Naughty or nice?
By
Sean Jones QC considers whether employment lawyers' Christmas wishes will come true, with more gig economy cases and new gender pay gap regulations to look forward to in 2017
Did Santa bring you what you wanted this year? In December 2016 the Business, Energy and Industrial Strategy Committee invited employment lawyers (and anyone else who had been good) to submit ideas on how they would like to see employment law reformed.
The Law Society response was measured and sensible, focusing on traditionally vexed areas such as the problems with access to justice and enforcement of employment rights created by the introduction of tribunal fees.
The legality of the tribunal fees regime is shortly to be considered by the Supreme Court (having been bumped down the list by the trifling matter of something called ‘Brexit’ and ‘article 50’). On my Christmas list was sight of the government’s report on the impact of fees, which was originally submitted in October 2015 and has since been locked in a drawer somewhere dark and very unchristmassy.
Gig economy
The Law Society submission also touched on the question of the uncertainty of employment status and the rise of the gig economy. Uber’s disruptive business model got thoroughly disrupted by London Central Employment Tribunal before the Christmas break, when a number of the individual micro-businesses (or drivers, as they might be more commonly termed) who used the Uber app to find fares were found to be workers, and thus entitled to holiday pay and the national minimum wage, in Aslam, Farrer and others v Uber (2202550/2015).

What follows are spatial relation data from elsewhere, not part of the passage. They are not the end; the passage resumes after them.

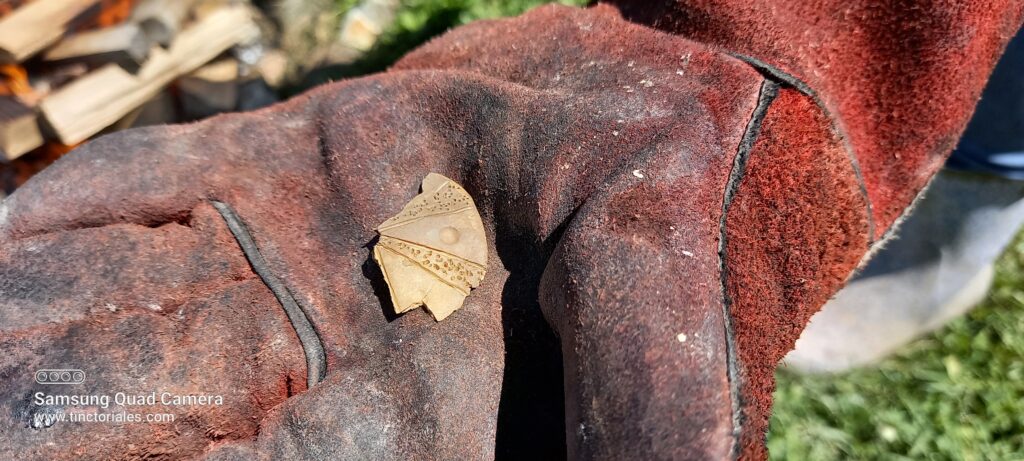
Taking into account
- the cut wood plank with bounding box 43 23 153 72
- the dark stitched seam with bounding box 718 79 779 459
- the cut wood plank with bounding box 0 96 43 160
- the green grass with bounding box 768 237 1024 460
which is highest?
the dark stitched seam with bounding box 718 79 779 459

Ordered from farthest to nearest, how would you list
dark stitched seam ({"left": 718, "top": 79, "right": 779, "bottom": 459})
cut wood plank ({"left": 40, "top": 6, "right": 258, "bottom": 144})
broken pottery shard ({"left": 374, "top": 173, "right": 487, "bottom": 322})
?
cut wood plank ({"left": 40, "top": 6, "right": 258, "bottom": 144}), broken pottery shard ({"left": 374, "top": 173, "right": 487, "bottom": 322}), dark stitched seam ({"left": 718, "top": 79, "right": 779, "bottom": 459})

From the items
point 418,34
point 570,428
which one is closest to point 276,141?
point 570,428

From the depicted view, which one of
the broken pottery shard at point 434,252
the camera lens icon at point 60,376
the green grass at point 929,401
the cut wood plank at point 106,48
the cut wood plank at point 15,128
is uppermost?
the broken pottery shard at point 434,252

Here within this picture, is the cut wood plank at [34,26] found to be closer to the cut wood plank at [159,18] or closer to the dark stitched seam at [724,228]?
the cut wood plank at [159,18]

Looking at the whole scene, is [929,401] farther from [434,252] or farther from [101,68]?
[101,68]

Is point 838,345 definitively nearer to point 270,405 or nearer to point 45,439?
point 270,405

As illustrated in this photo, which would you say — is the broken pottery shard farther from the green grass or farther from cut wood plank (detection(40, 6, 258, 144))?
cut wood plank (detection(40, 6, 258, 144))

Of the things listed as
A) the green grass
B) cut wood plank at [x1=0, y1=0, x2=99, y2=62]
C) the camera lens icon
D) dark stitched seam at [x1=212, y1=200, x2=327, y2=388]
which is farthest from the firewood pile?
the green grass

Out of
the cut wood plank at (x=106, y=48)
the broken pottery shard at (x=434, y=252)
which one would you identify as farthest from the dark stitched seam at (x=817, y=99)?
the cut wood plank at (x=106, y=48)

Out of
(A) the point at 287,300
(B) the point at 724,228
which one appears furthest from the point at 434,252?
(B) the point at 724,228
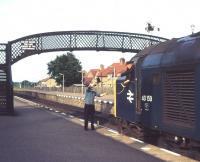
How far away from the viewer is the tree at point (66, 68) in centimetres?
14675

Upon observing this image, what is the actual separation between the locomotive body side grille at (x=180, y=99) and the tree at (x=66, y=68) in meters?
133

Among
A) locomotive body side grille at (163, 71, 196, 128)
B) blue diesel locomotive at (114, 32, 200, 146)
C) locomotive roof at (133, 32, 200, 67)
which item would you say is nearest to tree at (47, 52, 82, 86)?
blue diesel locomotive at (114, 32, 200, 146)

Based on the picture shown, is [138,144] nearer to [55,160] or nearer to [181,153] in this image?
[181,153]

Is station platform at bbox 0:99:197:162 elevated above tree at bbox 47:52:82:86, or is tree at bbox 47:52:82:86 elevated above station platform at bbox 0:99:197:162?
tree at bbox 47:52:82:86

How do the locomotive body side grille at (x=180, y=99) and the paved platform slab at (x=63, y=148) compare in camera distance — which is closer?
the locomotive body side grille at (x=180, y=99)

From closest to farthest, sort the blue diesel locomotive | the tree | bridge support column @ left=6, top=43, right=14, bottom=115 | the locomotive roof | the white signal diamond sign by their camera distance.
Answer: the blue diesel locomotive
the locomotive roof
the white signal diamond sign
bridge support column @ left=6, top=43, right=14, bottom=115
the tree

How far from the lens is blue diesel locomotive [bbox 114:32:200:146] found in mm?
10070

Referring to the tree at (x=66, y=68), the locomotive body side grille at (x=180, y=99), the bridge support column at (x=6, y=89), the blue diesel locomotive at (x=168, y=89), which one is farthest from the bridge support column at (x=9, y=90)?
the tree at (x=66, y=68)

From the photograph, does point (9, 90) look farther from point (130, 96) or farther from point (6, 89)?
point (130, 96)

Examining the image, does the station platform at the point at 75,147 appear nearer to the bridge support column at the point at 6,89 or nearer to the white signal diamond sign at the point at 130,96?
the white signal diamond sign at the point at 130,96

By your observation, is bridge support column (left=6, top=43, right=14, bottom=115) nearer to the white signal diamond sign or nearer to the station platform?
the station platform

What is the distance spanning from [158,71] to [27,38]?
2561 cm

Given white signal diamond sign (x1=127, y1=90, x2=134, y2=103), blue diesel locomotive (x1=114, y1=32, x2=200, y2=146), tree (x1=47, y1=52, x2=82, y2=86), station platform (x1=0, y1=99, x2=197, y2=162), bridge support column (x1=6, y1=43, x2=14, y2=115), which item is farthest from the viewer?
tree (x1=47, y1=52, x2=82, y2=86)

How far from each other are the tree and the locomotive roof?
433 ft
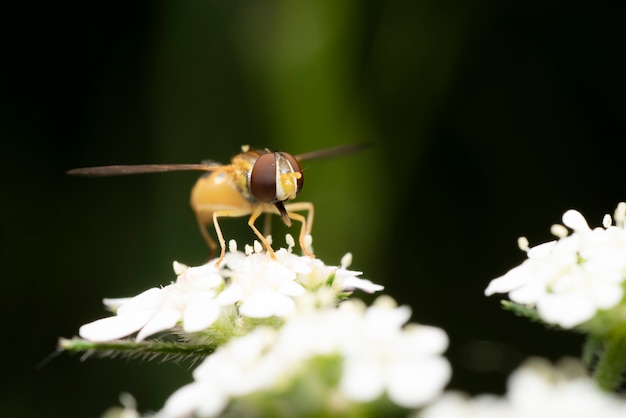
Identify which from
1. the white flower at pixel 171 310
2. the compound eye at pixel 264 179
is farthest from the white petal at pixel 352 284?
the compound eye at pixel 264 179

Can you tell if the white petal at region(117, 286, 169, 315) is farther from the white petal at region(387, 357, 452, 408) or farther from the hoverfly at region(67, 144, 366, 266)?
the white petal at region(387, 357, 452, 408)

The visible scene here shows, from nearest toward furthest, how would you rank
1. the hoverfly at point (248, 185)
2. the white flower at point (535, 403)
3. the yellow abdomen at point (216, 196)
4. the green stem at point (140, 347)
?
the white flower at point (535, 403) → the green stem at point (140, 347) → the hoverfly at point (248, 185) → the yellow abdomen at point (216, 196)

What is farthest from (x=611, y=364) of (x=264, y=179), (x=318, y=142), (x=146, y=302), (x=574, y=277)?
(x=318, y=142)

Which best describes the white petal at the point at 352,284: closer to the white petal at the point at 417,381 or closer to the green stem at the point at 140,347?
the green stem at the point at 140,347

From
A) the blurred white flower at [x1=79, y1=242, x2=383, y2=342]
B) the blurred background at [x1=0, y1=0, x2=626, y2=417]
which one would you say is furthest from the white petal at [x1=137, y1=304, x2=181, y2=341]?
the blurred background at [x1=0, y1=0, x2=626, y2=417]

In Dewhurst v CitySprint UK Ltd (2202512/2016), the same tribunal decided that bicycle couriers working for CitySprint were also workers, despite the grandly titled ‘Confirmation of Tender to Supply Courier Services to Citysprint Ltd’ in which the terms on which they worked were set out. As in the Uber case, a contractually stipulated lack of mutual obligation to provide and perform work was pushed past by reliance on what happened in practice.
Uber seems likely to be off to the Employment Appeal Tribunal, while next up at first instance is Deliveroo. Gig economists may not have found a BEIS civil servant stuck in the chimney clutching some longed-for new law, but there does seem to be a possibility that the legislators may even now be wrapping up something special to stop new working practices being pressed into the mould of existing employment and worker statuses.
Right to disconnect
But this is all familiar stuff – the employment law equivalent of finding some new socks under the tree. Perhaps we could have been greedier. The French have got themselves a new racing bike in the form of a law allowing employees to disconnect from electronic communications outside working hours (‘droit à la déconnexion’).
The law applies to businesses with more than 50 employees. It envisages that the employer will try to reach an agreement with social partners on rules regarding the hours in which employees are relieved of having to read and respond to emails. If no agreement is possible, the employer must adopt a charter identifying when employees should ‘disconnect’.
The measure was the one relatively popular element of a broader package of ‘modernising reforms’ to French employment rights which resulted in some lively street debate between protesters and authorities. A depressing but insightful article by management consultant Michael Mankins in the Harvard Business Review scoffs at the new right and suggests that managers sending fewer emails and the banning of ‘reply all’ might be a more effective aid to work-life balance (HBR, 10 January 2017).
Gender pay gap
No amount of good behaviour or intense wishing on the part of employment lawyers is going to make the Equality Act 2010 (Gender Pay Gap Information) Regulations 2017 go away. They come into force, in all their statistical glory, on 6 April 2017 and apply to those with 250 or more employees.
By 6 April 2018, such employers should have published their first report. Oversimplifying, the reports should cover the gap between the average pay of men and women within the employing business, as well as other information relating to receipt of bonuses, gap in average bonus size, and gender participation in each quartile of the employer’s pay distribution.
Finally, the tribunal will, from early this year, publish all its decisions online. That is no doubt someone’s dearest Yuletide wish, but given the associated dangers of blacklisting and victimisation, I’ll stick with my new socks.